Linking evolution and dynamics of microbial ecosystems through theory and model organisms
OR
Exploring the evolution and metabolic balance of marine ecosystems across multiple scales of
space, time and biological organization
OR
The Need for conjoint studies in microbial ecology and evolution: the unity of biological
organization across multiple scales of space, time, and phylogeny
Using model systems and theory to explore the evolution and metabolic balance of marine
ecosystems across multiple scales of space, time and biological organization
CO-PI’s: , Nigel Goldenfeld, and Carl Woese
This project to understand the structure, dynamics and energy flow in Prochlorococcus and its
phages in the oligotrophic oceans will address the way in which collective interactions determine
population structure, metabolic balance and response to exogeneous perturbations in marine
microbial ecosystems.
Synopsis
The last decade of research on Prochlorococcus has significantly advanced our understanding of the
forces that shape the diversity and dynamics of marine microbial populations, and revealed the power of
model systems for advancing microbial oceanography. The next decade calls for the development of
tightly integrated experiments, observations, and theory. Here we propose an alliance that will
contemporaneously blend these branches of scientific inquiry through a single focus on the
Prochlorococcus model system. TOO PUSHY; more subtlety needed
Background
A major challenge in microbial oceanography is understanding how the interactions between microbes
and their biotic and abiotic environment manifests itself in emergent biogeochemical processes. A
powerful way to address this challenge is through theory-driven study of model organisms. As the
simplest, and most abundant, well-defined1, and well-studied, microbe in the oceans, Prochlorococcus is
a model worthy of continued development.
Research on Prochlorococcus to date has revealed, for example, that:
• Closely related cells (< 3% different in rRNA sequence) can display vastly different physiological
properties: Environmental conditions that are lethal to one, can be optimal for another.
• 3% seems about like E. coli vs Salmona sp. In any case some standard of comparison is needed
1
It can be “seen” in real time in the field using flow cytometry, and all Prochlorococcus cells differ by
< 3% in rRNA sequence.
• These ‘ecotypes’ display different relative abundances along gradients imposed by spatial and
temporal environmental variability.
• The degree to which ribotype can predict abundance along environmental gradients of light,
temperature, and nutrients in the field is a function of both the degree of sequence identity used to
define a taxon and the environmental variable.
• The global gene pool of the roughly 1027 Prochlorococcus cells in the ocean is enormous: The cells
share a core of 1200 genes, and on average carry 800 additional genes, 200 of which are unique to that
cell.
• A significant fraction of the non-core gene pool is located in hypervariable genomic islands which
carry signatures of horizontal gene transfer, hold clues as to important selective agents in different
environments, and to mechanisms of adaptation and evolution on environmentally relevant time
scales.
• Phage carry an arsenal of host-like genes that they employ to redirect host metabolism serving as an
exchangeable expanded gene pool that is subject to different selective pressures than the host
homolog.
• [Something about how finding nitrate reductase genes in DNA fragments of wild Prohlorococcus
instantly changed our image of the global nitrogen cycle: Suddenly a very significant fraction of the
global chlorophyll – ie.

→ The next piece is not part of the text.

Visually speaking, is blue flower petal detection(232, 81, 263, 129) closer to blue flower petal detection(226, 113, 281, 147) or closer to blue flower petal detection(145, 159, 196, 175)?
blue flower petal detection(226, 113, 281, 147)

Prochlorococcus -- could utilize nitrate. Our culture collection, which
contained only strains that lacked this gene, had given us an entirely wrong impression of what
Prochlorococcus was capable of. What else are we missing?]
These and other observations have helped solidify a paradigm shift in our thinking about the very nature
of microbial systems and their evolution. Letting go of ‘Darwinian thinking’ in which communities are
shaped by the relative fitness of individual cells through ‘bottom up’ (growth limitation) and ‘top down’
processes (cell death), we view Prochlorococcus-and-its-phage (and by extension the entire microbial
system) as a single entity shaped and sustained by complex information exchange mechanisms.
Understanding the design of this system and how it responds to exogenous forces is essential for
developing predictive models of ocean biogeochemical processes. Moreover this “emerging picture of
microbes as gene-swapping collectives demands a revision of such concepts as organism, species, and
evolution itself” [your words… I love them!].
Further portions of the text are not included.